Through split-brain experiments conducted in the 1970s with APS Past President Michael Gazzaniga, also a 2015 William James Awardee, LeDoux found that people were able to verbally rate the valence (positivity or negativity) of an emotional stimulus but could not actually identify what that stimulus was, suggesting that they were able to process valence despite not being aware of the stimulus or its arousing properties.
“Fear is a cognitive event, not an innate feeling inherited from animal ancestors,” LeDoux explained. “It depends on memories, expectations, schema, [and] conceptual acts … we need to separate what fear is from the more basic defensive motivational processes.”

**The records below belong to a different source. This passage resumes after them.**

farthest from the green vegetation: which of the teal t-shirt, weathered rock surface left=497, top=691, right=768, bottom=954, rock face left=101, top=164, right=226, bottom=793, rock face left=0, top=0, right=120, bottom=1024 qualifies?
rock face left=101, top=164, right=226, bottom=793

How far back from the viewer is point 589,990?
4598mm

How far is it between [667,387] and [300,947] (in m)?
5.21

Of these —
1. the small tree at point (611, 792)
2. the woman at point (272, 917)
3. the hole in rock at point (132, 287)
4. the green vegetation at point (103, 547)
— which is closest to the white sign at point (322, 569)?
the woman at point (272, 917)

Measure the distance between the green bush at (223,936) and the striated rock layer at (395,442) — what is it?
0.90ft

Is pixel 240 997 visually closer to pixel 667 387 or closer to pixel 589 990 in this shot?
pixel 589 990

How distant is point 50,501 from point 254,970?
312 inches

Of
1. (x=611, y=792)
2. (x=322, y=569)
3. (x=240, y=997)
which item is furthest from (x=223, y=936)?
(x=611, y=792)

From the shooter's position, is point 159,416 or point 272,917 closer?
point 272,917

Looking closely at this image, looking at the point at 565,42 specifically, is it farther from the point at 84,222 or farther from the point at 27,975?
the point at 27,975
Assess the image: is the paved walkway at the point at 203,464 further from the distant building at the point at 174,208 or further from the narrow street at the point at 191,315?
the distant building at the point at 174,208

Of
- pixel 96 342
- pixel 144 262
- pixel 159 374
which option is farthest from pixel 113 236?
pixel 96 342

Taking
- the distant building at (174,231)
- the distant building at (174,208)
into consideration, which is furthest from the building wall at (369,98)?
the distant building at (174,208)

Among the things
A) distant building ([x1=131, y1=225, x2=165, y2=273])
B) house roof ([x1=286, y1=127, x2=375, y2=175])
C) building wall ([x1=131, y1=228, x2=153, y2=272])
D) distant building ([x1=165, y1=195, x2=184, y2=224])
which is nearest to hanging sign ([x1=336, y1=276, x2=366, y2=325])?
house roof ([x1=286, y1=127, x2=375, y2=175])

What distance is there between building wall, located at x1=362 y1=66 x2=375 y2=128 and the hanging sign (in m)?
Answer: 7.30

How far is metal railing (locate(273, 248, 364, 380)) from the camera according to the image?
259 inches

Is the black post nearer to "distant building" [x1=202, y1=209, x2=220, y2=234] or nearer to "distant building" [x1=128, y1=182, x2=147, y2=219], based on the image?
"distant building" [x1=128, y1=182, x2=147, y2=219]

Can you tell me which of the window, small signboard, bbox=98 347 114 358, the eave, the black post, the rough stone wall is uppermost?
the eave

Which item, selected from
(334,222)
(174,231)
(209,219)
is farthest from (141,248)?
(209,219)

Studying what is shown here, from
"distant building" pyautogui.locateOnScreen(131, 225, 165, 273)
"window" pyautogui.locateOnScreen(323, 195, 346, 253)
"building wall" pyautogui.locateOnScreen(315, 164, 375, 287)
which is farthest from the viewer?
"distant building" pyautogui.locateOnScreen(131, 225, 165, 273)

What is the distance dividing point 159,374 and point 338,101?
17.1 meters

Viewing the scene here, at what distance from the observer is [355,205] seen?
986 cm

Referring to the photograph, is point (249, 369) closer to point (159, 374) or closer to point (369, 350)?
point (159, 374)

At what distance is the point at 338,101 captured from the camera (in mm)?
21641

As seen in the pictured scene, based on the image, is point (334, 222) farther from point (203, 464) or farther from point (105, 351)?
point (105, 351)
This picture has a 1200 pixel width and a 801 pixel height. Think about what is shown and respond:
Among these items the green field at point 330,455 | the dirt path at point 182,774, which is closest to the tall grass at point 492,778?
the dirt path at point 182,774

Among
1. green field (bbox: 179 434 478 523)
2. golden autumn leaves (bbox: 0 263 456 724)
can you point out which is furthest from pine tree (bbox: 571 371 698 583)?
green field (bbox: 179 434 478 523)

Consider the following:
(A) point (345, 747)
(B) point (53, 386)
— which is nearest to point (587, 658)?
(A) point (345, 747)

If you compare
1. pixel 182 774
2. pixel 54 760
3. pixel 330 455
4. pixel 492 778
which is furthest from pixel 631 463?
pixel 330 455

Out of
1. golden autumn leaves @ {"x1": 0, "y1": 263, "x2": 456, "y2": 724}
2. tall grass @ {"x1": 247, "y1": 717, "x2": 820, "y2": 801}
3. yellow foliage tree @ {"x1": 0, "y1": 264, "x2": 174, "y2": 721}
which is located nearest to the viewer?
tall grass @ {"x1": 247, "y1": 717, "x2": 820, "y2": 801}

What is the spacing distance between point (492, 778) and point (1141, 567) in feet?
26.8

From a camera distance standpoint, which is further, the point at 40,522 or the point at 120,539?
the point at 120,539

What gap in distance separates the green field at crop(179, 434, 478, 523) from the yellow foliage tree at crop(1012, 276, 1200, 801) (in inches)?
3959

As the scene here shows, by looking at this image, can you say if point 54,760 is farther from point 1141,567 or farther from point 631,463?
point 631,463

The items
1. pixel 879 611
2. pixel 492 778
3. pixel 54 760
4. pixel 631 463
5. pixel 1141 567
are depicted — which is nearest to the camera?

LeDoux likened an emotional experience to making soup: The ingredients used are not soup ingredients, but are simply things in nature that can be used to make soup. The kinds of ingredients used, and the amount of each added, gives the soup its characteristic flavor. Similarly, emotions like fear are comprised of several disparate components such as brain arousal, body feedback, attention, semantic and episodic memory, and schemas. The emotion we end up with depends on the kinds of “ingredients” and their amounts. To take the soup analogy further, he noted, the executive function of working memory is the “spoon” that stirs the ingredients to create feelings.
“Fear is not completely different in each of us,” he concluded. “Something has to connect it all together to make it all homogenous. Although our conscious experiences of these may vary considerably, underneath are these universal survival circuits that operate implicitly, but similarly, in each of us. Fear based on survival circuits seems universal because it has these universal, nonconscious ingredients, not because it’s innately formed as a conscious experience.”